Business has passed the Covid-19 competence test but bigger challenges lie ahead
Article by Edelman
Article by Edelman
In that context, 2020 was a good year for business. As governments have floundered and flip-flopped over lockdowns and bailouts, business has been seen to be taking problems head on.
The pharmaceutical industry has discovered not just one vaccine but several; more than one third of the British population has had at least one dose already.
Pubs and restaurants have battled through cataclysmic conditions, scrambling to allow the nation to Eat Out to Help Out in a safe environment – and then mothballing operations again shortly afterwards. Online ordering has been set up and rolled out to create a whole new category of dining, in the shape of the “restaurant kit”.
Financial services firms moved to 100% remote working in a relative heartbeat, with the Covid pandemic defying all but the gloomiest of disaster scenario plans. Even the banks have looked like good guys, for now, getting bounceback loans and other aid packages pushed out to the businesses at a healthy clip.
Business has proven its competence. As a result, in spite of all the efforts of government, the general public is placing greater confidence in the business community as we emerge from the pandemic lockdowns.
The 2021 Edelman Trust Barometer showed that by February, 51% of Britons trusted business. Just 44% of our survey group trusted the UK government, by contrast.
There is something of a chicken and egg scenario here. After all, great swathes of the UK economy would no longer exist were it not for the furlough schemes, commercial rent holidays and other schemes that have kept things ticking over at huge expense to the public purse. And all this could yet change, not least because a great many corporate casualties are likely to be suffered as stimulus unwinds.
Nonetheless, in this uncertain world, the public thinks that it is business that will get us all out of the hole, rather than governments or NGOs. In particular, people are looking to the businesses closest to them as a pillar of support.
Across the globe, the most trusted institution, consistently, is “my employer” – 76% of our survey base globally (some 33,000 people) say they trust their employer, even though their trust for business as a whole is lower. And “my employer” is also expected to be a news source. Concerns about fake news and bias in the media are now so prevalent, globally, that “my employer” is also more trusted as a source of information than government spokespeople.
This creates a weight of expectation, however. Our surveys have been saying for some years now that CEOs are expected by the public to have more of a voice on social issues, to take a principled stand on policy points. That feeling is becoming more acute as millennials age their way into meaningful positions in the workforce, and become more affluent consumers.
Influenced by the pandemic, 80% of British people now feel CEOs need to speak up on societal issues.
Some 63% feel that CEOs should be accountable to more than just the board of directors and shareholders. And 59% feel that if there is a problem in society that government has failed to fix, then CEOs should be there to step up.
All this is very difficult to navigate from a boardroom perspective. The fact that people feel they want CEOs to have a broader perspective does not quite tally with the traditional view on the demarcation lines of what a company is, what it is for and to whom it is accountable.
I often recall a conversation with one FTSE 100 CEO while debating some of these issues.
“My job is to make profits,” he said. “If I make profits and create jobs and investment then I have done my bit, and it’s up to the government to decide the appropriate level at which to tax me. They can then decide how best to spend that money. But I have done my job for society by making money. It ends there.”

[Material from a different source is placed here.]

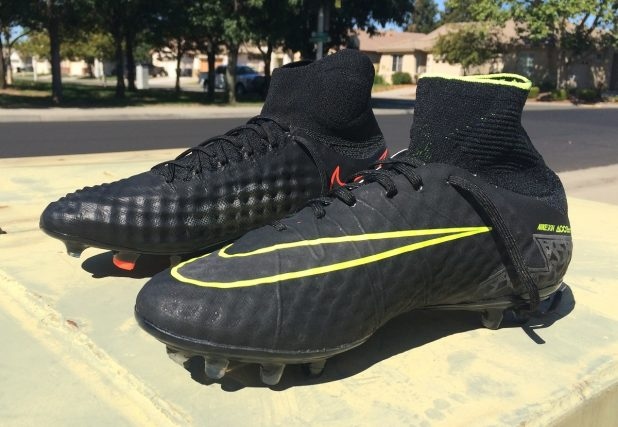 Nike Magista vs Hypervenom Side Profile Compared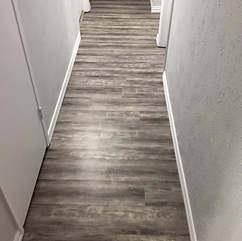 Upated Hallway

This is a perfectly valid view. It’s just not one that holds with the prevailing sentiment of society, or indeed investors.

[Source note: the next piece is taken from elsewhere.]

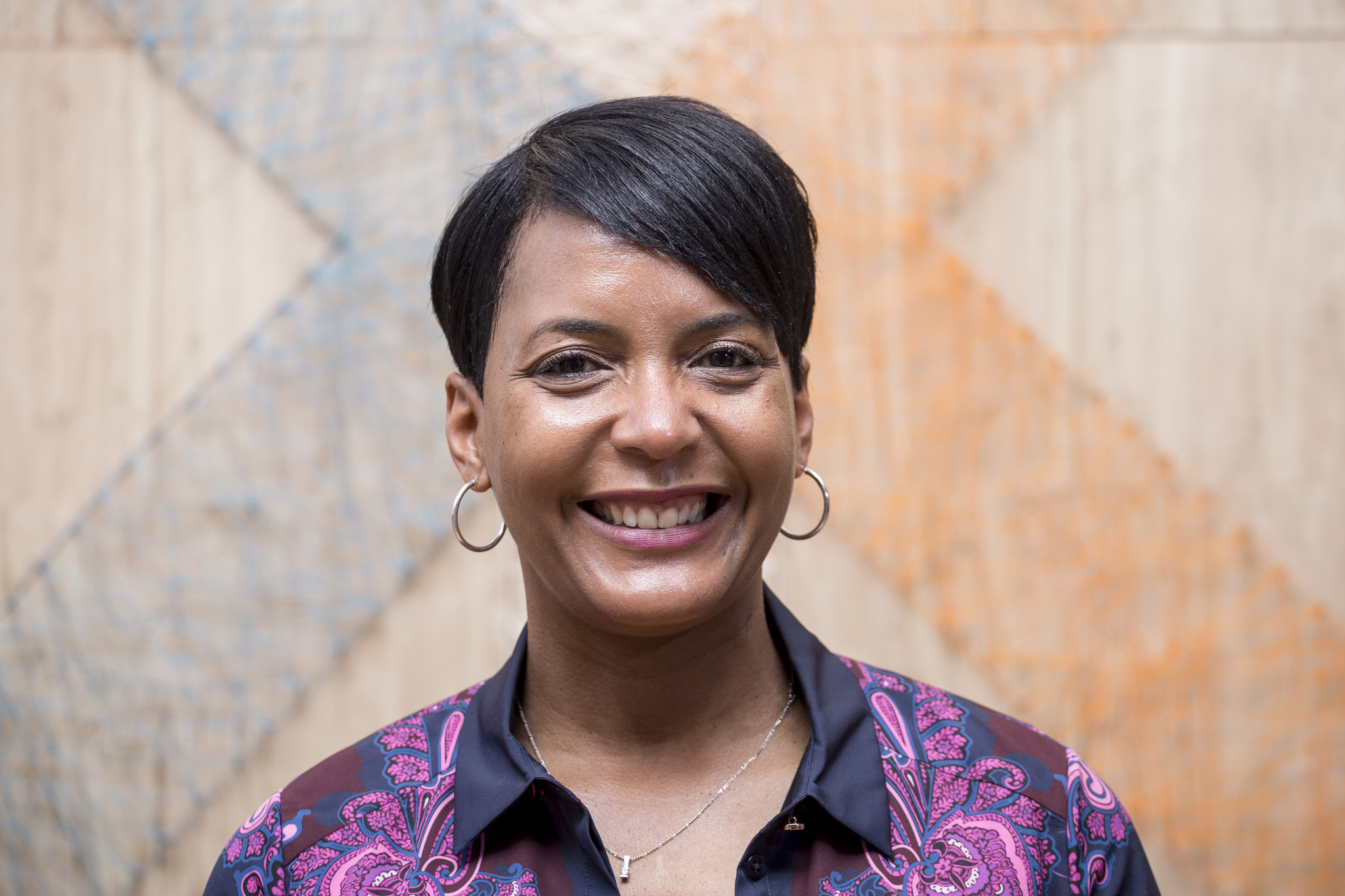 - On May 9, 2017,Keisha Lance Bottoms joined us for a 2017 #VoteLocalbreakfast at the Center for Civic Innovation. Keisha seeks to leverage her past work as a judge and city council person to enhance our communities in Atlanta.CURRENT POSITION:City of Atlanta Council Member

Shareholder primacy – the idea that companies exist to serve shareholders - is very much a threatened concept. If not in reality, then in the way that it has been interpreted.
There is an increasing view that shareholder primacy ended in the UK with the publication of the Companies Act 2006. Section 172 of said Act makes clear that companies have an obligation to think about long-term consequences, about employees, about supply chains, about communities, about the environment – it’s all in there. The Act even asks that companies behave with a mind to their “reputation for high standards of business conduct” and that they “act fairly as between members of the company”.
For a decade and a half much of this has been brushed off and unenforced. Yet the ESG movement is now giving teeth to these strictures. And the trend is only going one way.
At Edelman, we act for investors that control in excess of $16 trillion in assets under management. We can see how seriously they are taking this shift to demand scrutiny on Environmental, Societal and Governance issues. This is not just about a desire to “do the right thing”, it’s about access to capital.
More and more of the world’s institutional investment mandates are coming with ESG strings attached. And money talks. As the underlying owners of capital place more constraints on how that capital can be deployed, corporates are going to have to jump through ever higher hurdles.
Over time, as defined benefit pension schemes wind down and individuals have to take more control of their own savings, they will have more say in how they invest. At this point in time, it seems fair to assume that this will only accelerate flows into funds that are ESG-compliant.
In that sense, business will be judged on competence again. Take climate change as an example. Our poll found that 67% of Britons believe businesses have a responsibility to tackle climate change. Yet only 27% believe business is currently doing enough.
Businesses that want a reputation for competence will have to look to more than short-term share price moves.